Assets belonging to Success, Inc have to be utilized efficiently and be secured from theft, improper and wasteful usage which has a direct effect on the profitability of Success, Inc. All Success assets should be invested only in authorized activities that benefit the corporate. Whenever a Director, officer or employ is interested in deploying Success, Inc assets to charitable or professional deeds then they must seek permission from the Board’s Chair (if the person is a Director or Chief Executive Officer) or the Legal Department ( for other officers and employees).


Success, Inc requires that we keep confidential sensitive information given to us by the corporate, its suppliers or customers until the Legal Department approves the release of such information in accordance with the existing laws. Sensitive information may refer to all confidential material that may be used to the competitive disadvantage of Success, Inc.

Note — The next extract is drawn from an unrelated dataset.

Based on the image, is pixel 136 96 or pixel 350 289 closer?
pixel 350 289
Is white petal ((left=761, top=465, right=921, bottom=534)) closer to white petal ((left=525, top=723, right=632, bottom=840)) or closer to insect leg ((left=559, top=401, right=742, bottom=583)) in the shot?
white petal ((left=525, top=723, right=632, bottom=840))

They could be harmful to Success, Inc image and its business partners if exposed. This kind of information may link to finances, processes, plans and methods. The cost of such disclosure can be determined by the Legal Department and we are encouraged to consult if we think it is compelling to reveal the information to the public. The Department would then carry a feasibility test to see what Success, Inc would incur by releasing the information. Some cases of legal obligation may require the individual to give whatever information he/she has like in investigations, Success would require that the person cooperate where the person has good faith of abuse of Success, Inc policies or laws of the land.

Accounting and Auditing

All transactions of funds, receipts, assets and dispatches related to Success, Inc must be recorded and the records maintained in comprehensible details. The book keeping must adhere to conventional financial reporting and accounting laws and standards also to Success, Inc system of internal controls. Disciplinary action would follow those who seek to deprive Success accounting system of authenticity during auditing. Persons with issues regarding the accounting processes; internal and auditing, should forward their questions to their supervisor or any senior member of the management team such as the Chief Legal Officer & Senior Vice President, Business Development to the Success, Inc Compliance Hotline, or to the Audit Committee via interoffice mail (or regular mail or any method of posting, addressed to the corporate headquarters address of Success, Inc) in a sealed envelope labeled “Private and Strictly Confidential—Attention: Chair of the Audit Committee of Success, Inc”. The Compliance Hotline number delivers through the website. In such a case an employee who would like his/her identity withdrawn from the rest can request, it would be carried out according to applicable laws. When it comes to senior members having financial issues, Directors and officers, they are required to table them with the Audit Committee’s Chair.